There was only one case in which CIC structures were associated with reduced metastasis in pancreatic cancer, which is the opposite to other tumour types. However, one should keep in mind that the fate of entosis can be affected by the interactions of cancer cell and tumour extracellular matrix. As the majority of cancers entosis correlates with poor outcome recurrence of disease, it can also be hypothesized that the inner entotic cell can survive unfavourable conditions caused by anticancer drugs within the host outer cell, protected by the environment of the entotic vacuole. Subsequently, the internal cell can leave the outer cell after a long time. Thus, both cells can survive entosis, leading to a failure in the therapy and recurrence of cancer.
3. Entosis as a Potential Target for Novel Anticancer Strategies
Entosis is frequently found during histopathological examination of specimens obtained from various human cancers. Entotic cell death was postulated to act as a tumour suppressor, through elimination of aberrant cells. Indeed, some anticancer drugs induce entosis. However, the increased number of entotic structures correlates with tumour promotion and progression. Cancer tissues with numerous entotic figures usually represent a more malignant phenotype, which could result from the beneficial effects of entosis for malignant cells. For instance, internalised cells could be protected by the entotic vacuole formed inside the host outer cell, from harmful environmental factors like chemotherapy or other unfavourable conditions induced by anticancer drugs. Subsequently the inner entotic cell can leave the outer cell intact, after a long time. Such process can potentially result in chemotherapy failure or even cancer recurrence. Indeed, it was shown that, prostate cancer cells appear to develop entosis to survive treatment with the tyrosine kinase inhibitor nintedanib. Poor outcome and cancer recurrence associated with an increased number of entotic figures was proven in clinico-histopathological studies of head and neck in squamous cell carcinomas, anal carcinoma, lung adenocarcinomas, and pancreatic ductal carcinoma. All these findings open new perspectives to investigate entosis as a potential target for novel anticancer strategies.

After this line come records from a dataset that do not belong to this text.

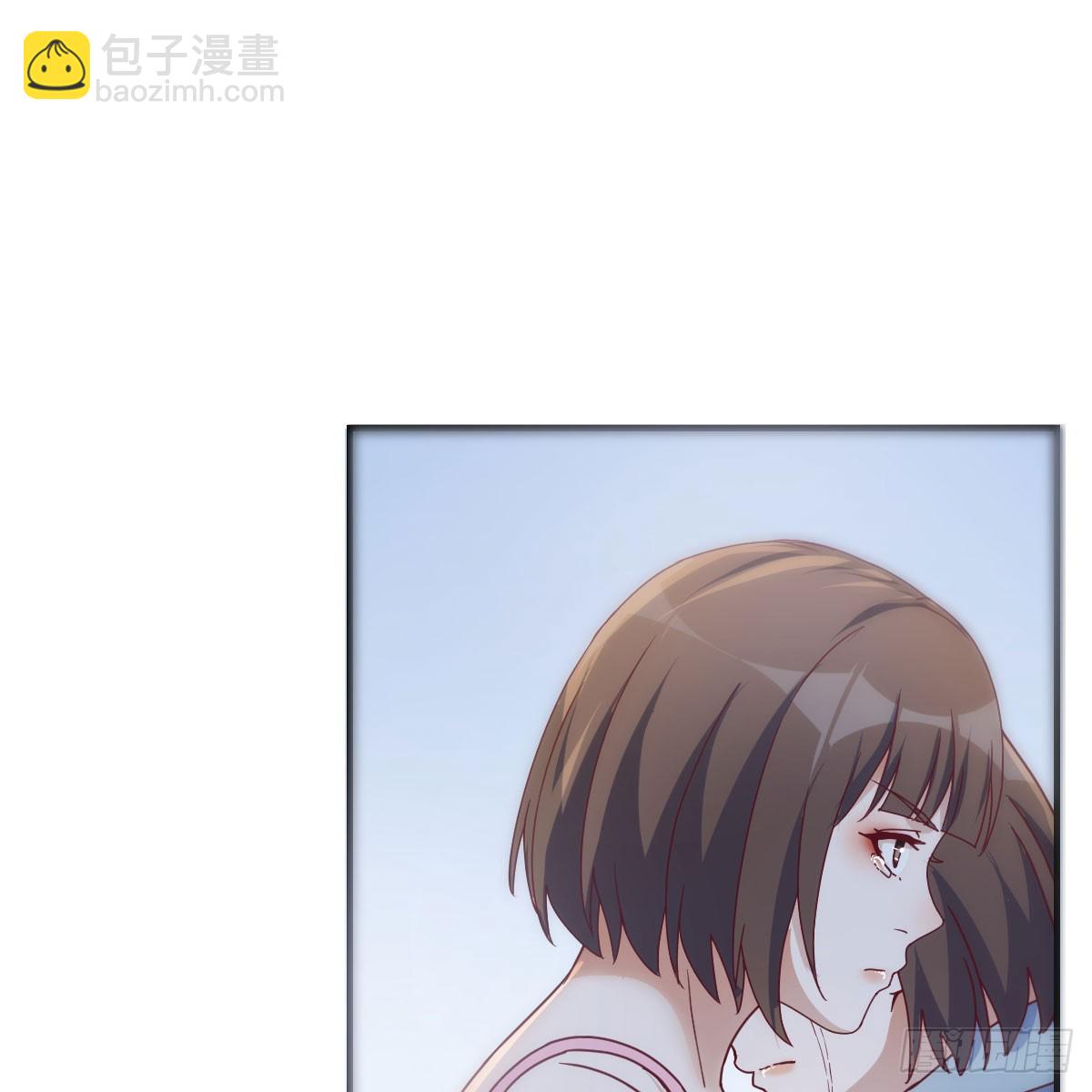 《家有双生女友（我家女友是双子）》拉敏慧下水 第2页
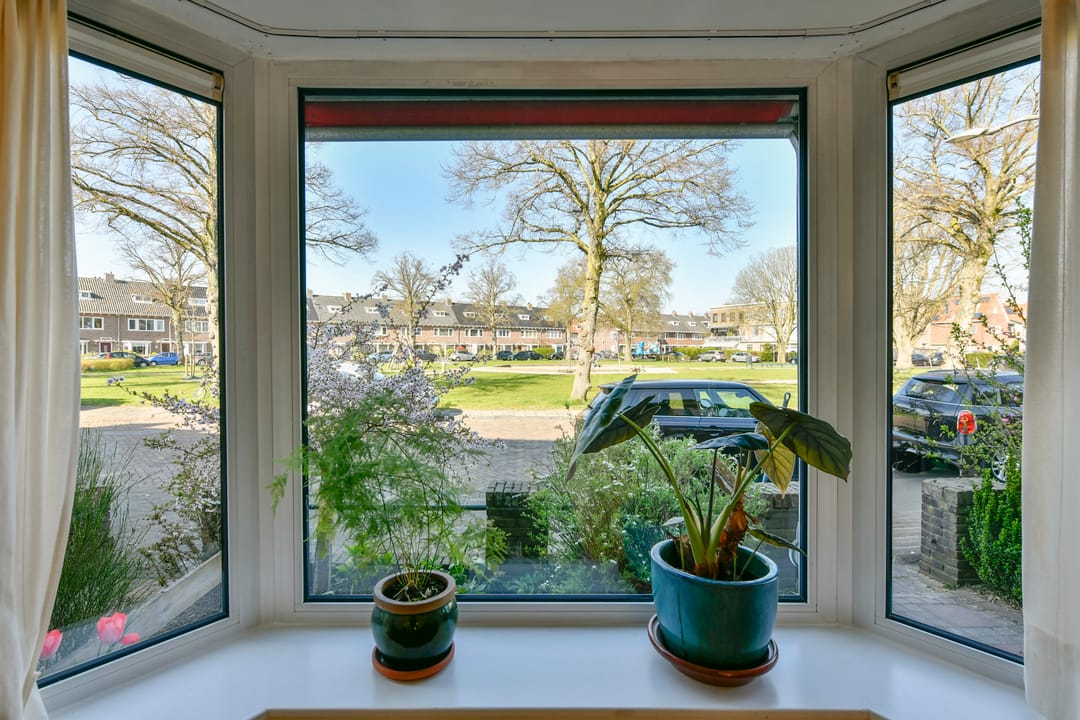 Foto 11 van Dietsveld 30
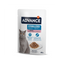 Advance Cat Sterılızed Turkey Wet Pouch 85gr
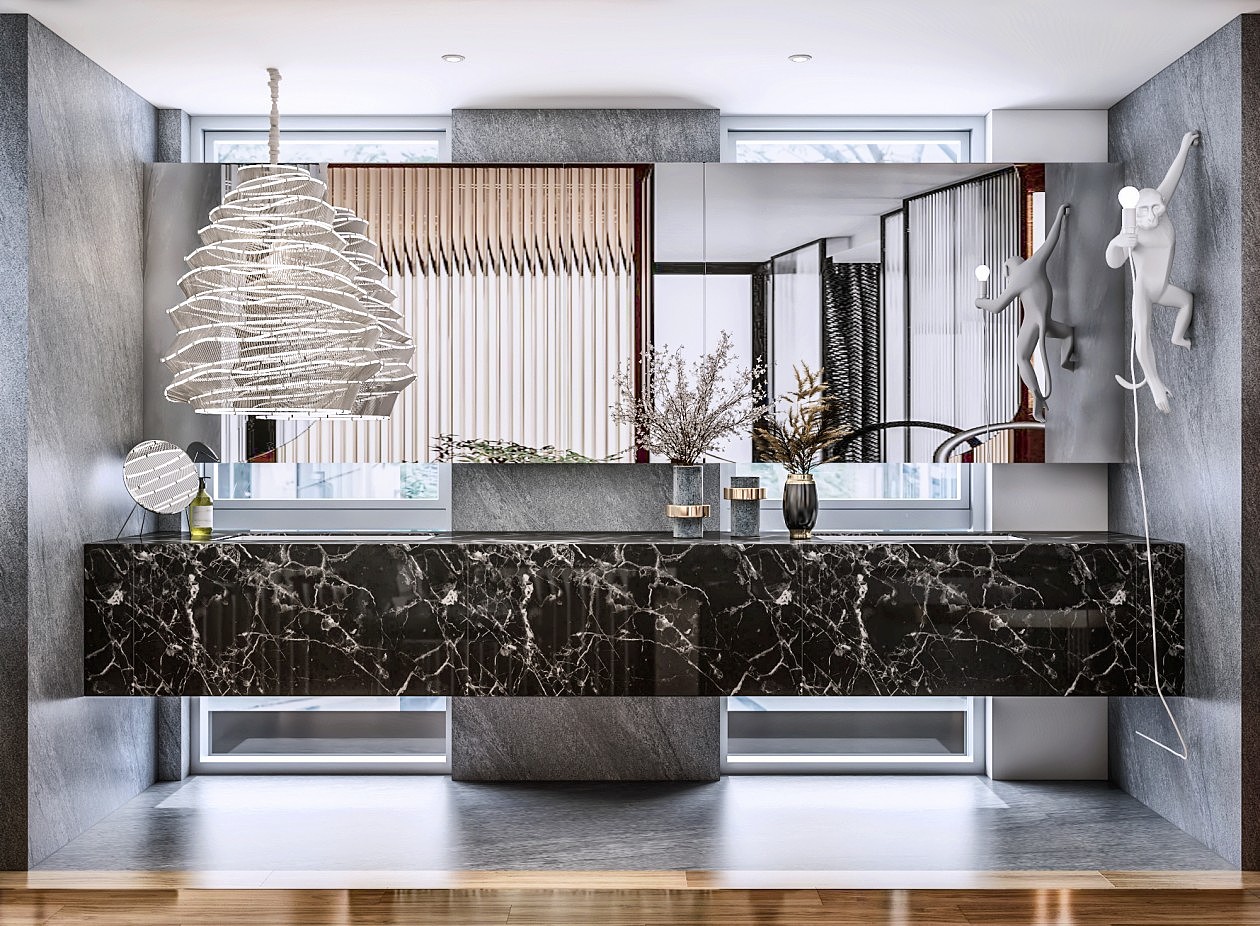 ԴԴ18110906393 (5).jpg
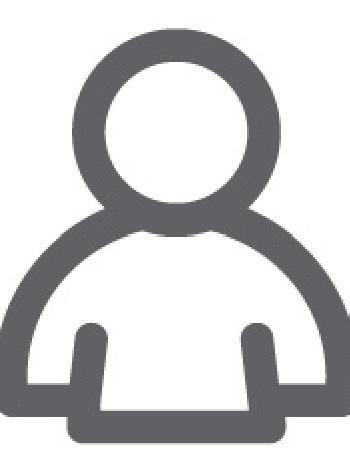 Dominique Bagneris - Tarbes – 65000 – Conseiller SAFTI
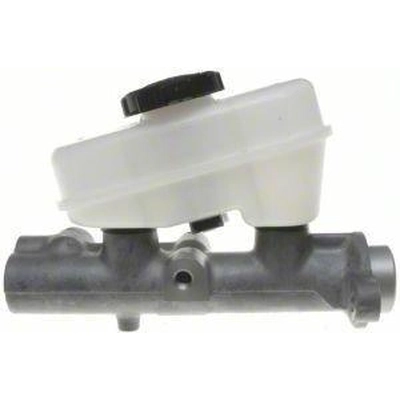 New Master Cylinder by RAYBESTOS - MC390299 pa20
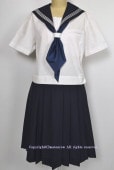 3�饤�󥻡��顼���� ������(B2408)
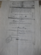 Naturalisation 2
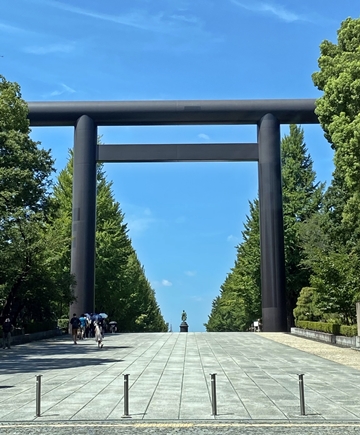 476B0EF1-684D-4717-964A-89DD5BE0233F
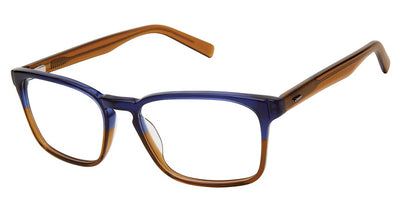 Ted Baker TMBIO003 Eyeglasses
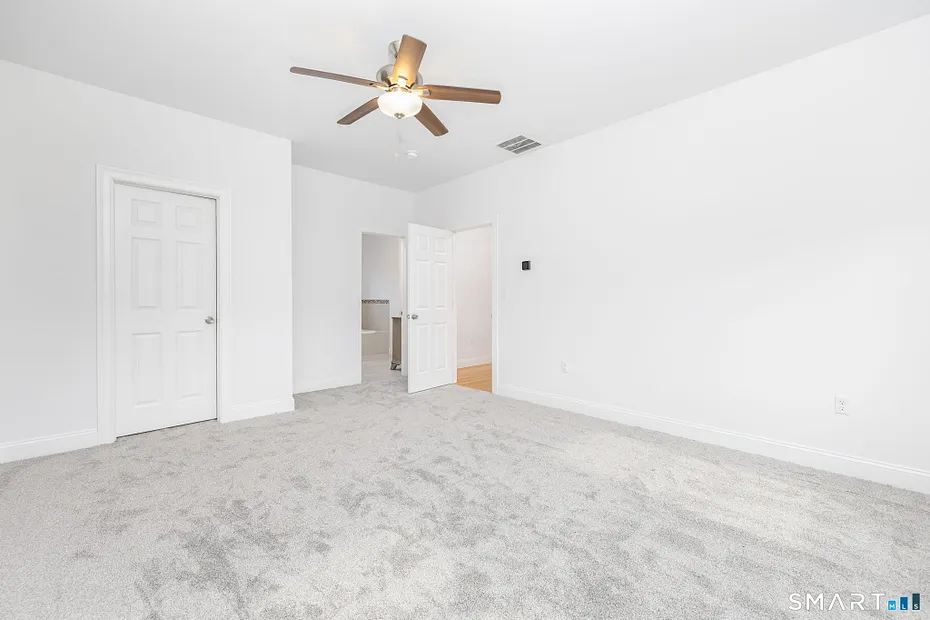 2 Syleo Lane Photo 18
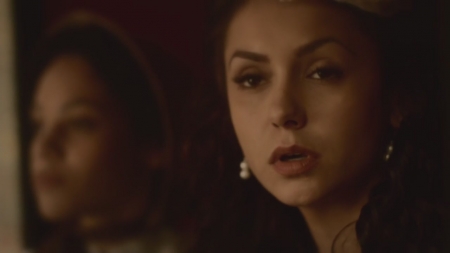 TVD_s5e11_02919.jpg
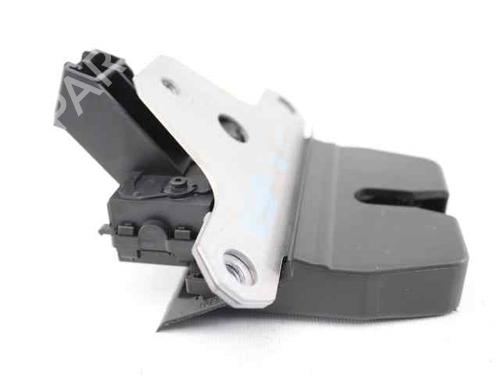 Tailgate lock FORD FOCUS III 1.6 TDCi | BP19230996C101 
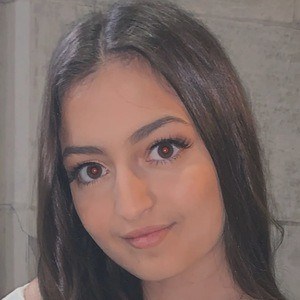 Angelina Balis Age Family Bio Famous Birthdays Angelina Balis Age Family Bio Famous Birthdays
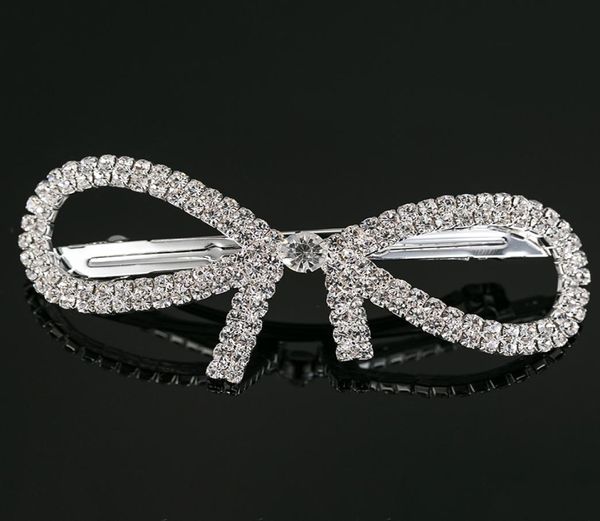 yfjewe highquality accessories bridal crystal rhinestone hairbands women fashion hair styling women hair jewelry for women4791776, Golden;silver
yfjewe highquality accessories bridal crystal rhinestone hairbands women fashion hair styling women hair jewelry for women4791776, Golden;silver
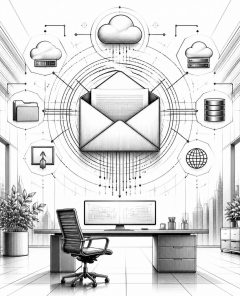 ai-google-email-attachment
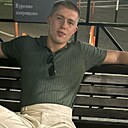 Андрей, 18 лет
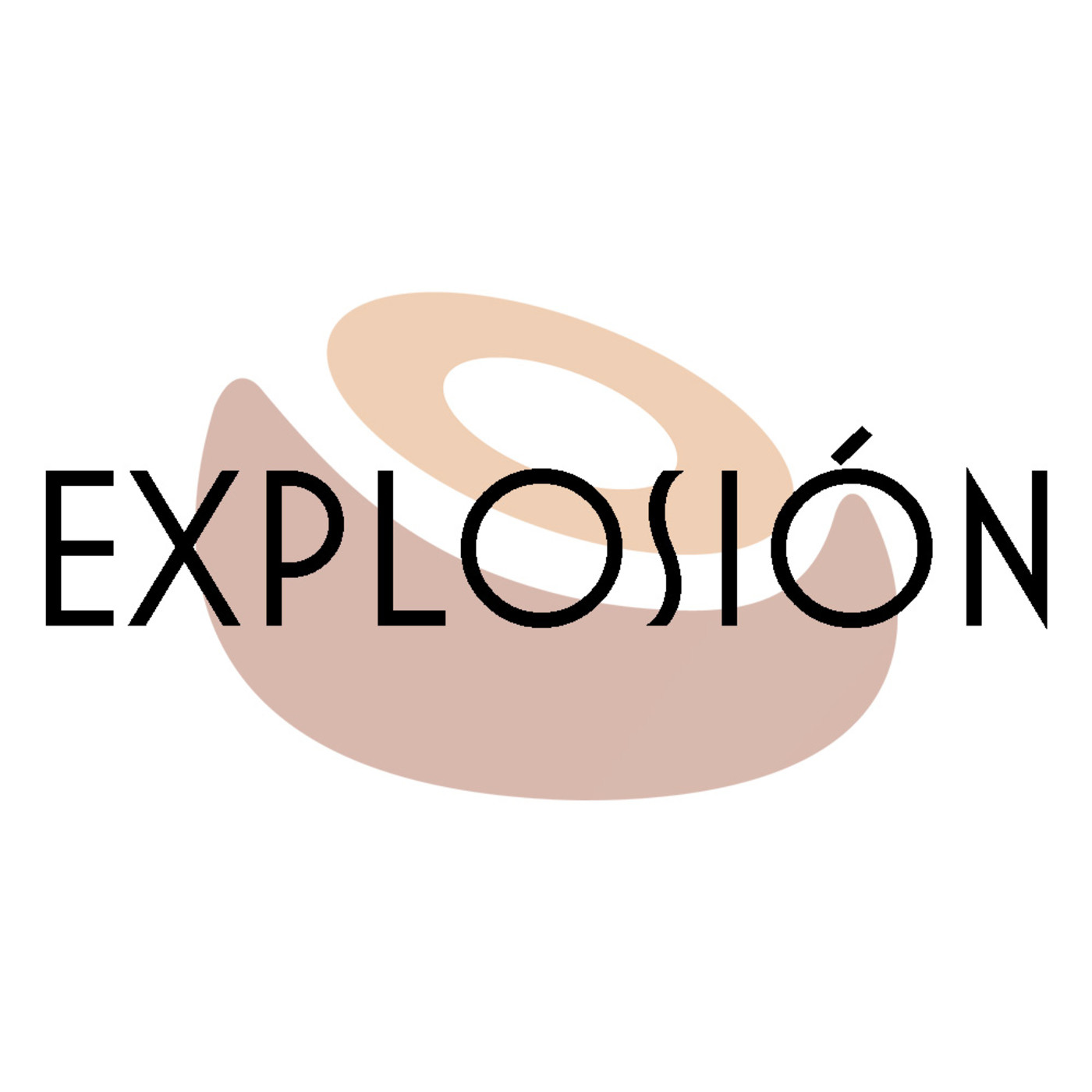 Cinnamon Rol 24 | Explosión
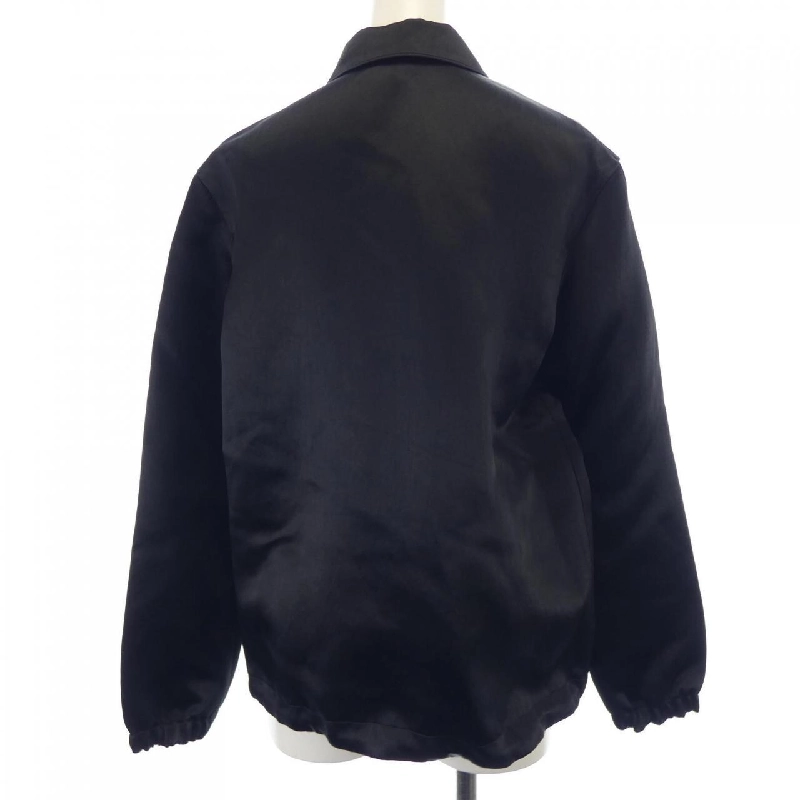 Theory 01-3109601 Áo khoác 632398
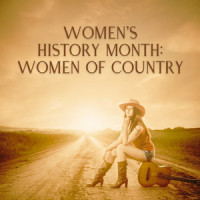She Don’t Know_Carrie Underwood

Compared a fully adherent in vitro entosis model of BxPc3 cells with a semiadhesive model of MCF7. It could be found that both similarities and differences to entosis induced in MCF7. Importantly, in the BxPc3 model, most inner cells demonstrated no signs of degeneration or cell death. It's postulated that this model represents spontaneous or physiological entosis.
Due to the dual role of entosis in tumour progression, there is an unmet need to introduce a clear and reproducible criteria to identify and describe entotic cells to unify research of this phenomenon. In this context, unifying documentation of entosis with an easy and reproducible method, using the standard haematoxylin stain for light microscopy would be better. This allows counting the number of entotic figures as well as evaluation of the morphology of cell structures. It is a simple and inexpensive method, creating permanent specimens that could be viewed and evaluated repeatedly by different laboratories, as well as be easily used for investigation of different agents affecting entosis.